Bremen Es gab Jahre, da explodierten die Anträge auf einen „Kleinen Waffenschein“ in Bremen förmlich und vervielfachten sich deutlich im Vergleich zum Vorjahr. Mittlerweile ist es ruhiger geworden um die sogenannten Schreckschuss-, Reizstoff- und Signalwaffen (SRS-Waffen). Das spüren auch Waffenhändler. Dennoch: Politik und Polizei warnen eindringlich vor dem Gebrauch der täuschend echten Waffen.
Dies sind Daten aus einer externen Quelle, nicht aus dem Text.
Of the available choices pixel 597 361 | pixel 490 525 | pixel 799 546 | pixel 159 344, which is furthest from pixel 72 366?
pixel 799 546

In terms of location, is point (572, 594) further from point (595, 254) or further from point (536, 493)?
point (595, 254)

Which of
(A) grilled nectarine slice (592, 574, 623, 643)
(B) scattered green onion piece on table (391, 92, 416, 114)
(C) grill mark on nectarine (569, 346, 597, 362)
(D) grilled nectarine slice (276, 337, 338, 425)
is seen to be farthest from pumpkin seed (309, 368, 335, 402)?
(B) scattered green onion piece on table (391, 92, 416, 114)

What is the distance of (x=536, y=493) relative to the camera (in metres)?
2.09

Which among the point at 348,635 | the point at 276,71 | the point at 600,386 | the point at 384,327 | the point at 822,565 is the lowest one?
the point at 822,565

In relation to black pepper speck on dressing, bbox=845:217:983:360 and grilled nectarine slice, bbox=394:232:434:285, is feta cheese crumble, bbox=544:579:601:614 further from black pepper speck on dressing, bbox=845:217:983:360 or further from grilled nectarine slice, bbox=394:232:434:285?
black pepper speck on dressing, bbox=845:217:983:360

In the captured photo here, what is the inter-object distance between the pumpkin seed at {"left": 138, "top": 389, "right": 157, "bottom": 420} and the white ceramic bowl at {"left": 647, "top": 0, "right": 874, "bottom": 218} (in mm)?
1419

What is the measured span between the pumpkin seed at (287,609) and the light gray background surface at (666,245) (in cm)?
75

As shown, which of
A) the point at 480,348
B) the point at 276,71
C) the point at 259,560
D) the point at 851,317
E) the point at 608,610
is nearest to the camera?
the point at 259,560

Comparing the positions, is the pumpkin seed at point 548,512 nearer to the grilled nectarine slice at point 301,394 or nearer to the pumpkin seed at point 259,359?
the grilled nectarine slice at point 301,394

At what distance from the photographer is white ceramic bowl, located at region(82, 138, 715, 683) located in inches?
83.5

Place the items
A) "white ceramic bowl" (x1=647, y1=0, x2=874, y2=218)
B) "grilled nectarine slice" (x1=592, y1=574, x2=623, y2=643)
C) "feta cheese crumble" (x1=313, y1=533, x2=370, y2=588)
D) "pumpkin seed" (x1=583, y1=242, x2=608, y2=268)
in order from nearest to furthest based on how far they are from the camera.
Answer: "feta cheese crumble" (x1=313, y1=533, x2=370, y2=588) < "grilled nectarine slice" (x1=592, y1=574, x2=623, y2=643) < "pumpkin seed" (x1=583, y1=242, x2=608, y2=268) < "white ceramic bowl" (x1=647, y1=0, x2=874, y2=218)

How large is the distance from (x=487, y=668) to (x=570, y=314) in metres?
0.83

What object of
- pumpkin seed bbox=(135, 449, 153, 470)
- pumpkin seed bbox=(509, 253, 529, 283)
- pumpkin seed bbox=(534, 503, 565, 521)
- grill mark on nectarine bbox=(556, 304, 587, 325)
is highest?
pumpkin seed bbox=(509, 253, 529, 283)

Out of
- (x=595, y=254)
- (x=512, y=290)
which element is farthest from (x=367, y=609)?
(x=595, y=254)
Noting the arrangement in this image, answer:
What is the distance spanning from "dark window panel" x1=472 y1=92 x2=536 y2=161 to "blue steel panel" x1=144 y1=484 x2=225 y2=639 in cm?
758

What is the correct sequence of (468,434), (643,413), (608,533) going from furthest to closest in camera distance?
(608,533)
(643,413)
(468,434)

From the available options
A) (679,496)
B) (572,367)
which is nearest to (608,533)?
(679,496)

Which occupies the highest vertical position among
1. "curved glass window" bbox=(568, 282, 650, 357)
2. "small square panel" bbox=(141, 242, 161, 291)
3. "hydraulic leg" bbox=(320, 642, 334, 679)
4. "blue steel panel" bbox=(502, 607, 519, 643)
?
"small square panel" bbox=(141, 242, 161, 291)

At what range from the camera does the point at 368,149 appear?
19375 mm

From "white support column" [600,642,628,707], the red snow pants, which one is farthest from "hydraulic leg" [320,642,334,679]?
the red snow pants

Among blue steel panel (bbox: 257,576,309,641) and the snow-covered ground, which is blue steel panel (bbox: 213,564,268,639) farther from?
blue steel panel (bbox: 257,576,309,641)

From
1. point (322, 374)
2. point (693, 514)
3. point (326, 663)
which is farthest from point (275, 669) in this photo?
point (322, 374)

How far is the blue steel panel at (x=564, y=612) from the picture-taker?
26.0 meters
2016 – es war das Jahr, als sich die Anträge auf einen „Kleinen Waffenschein“ in Bremen fast versechsfachten. Verzeichnete die Stadt 2015 105 Anträge, waren es 2016 schon 614. So hoch der Anstieg damals, so sehr hat sich die Antragslage indes beruhigt. 2017, das zeigen Zahlen aus dem Innenressort, stellten „nur“ noch 182 Bremer einen Antrag, 2018 sank die Zahl weiter auf 135. Insgesamt sind 2192 Personen im Besitz eines „Kleinen Waffenscheins“. Ob auch alle eine entsprechende Waffe mitführen, ist unklar.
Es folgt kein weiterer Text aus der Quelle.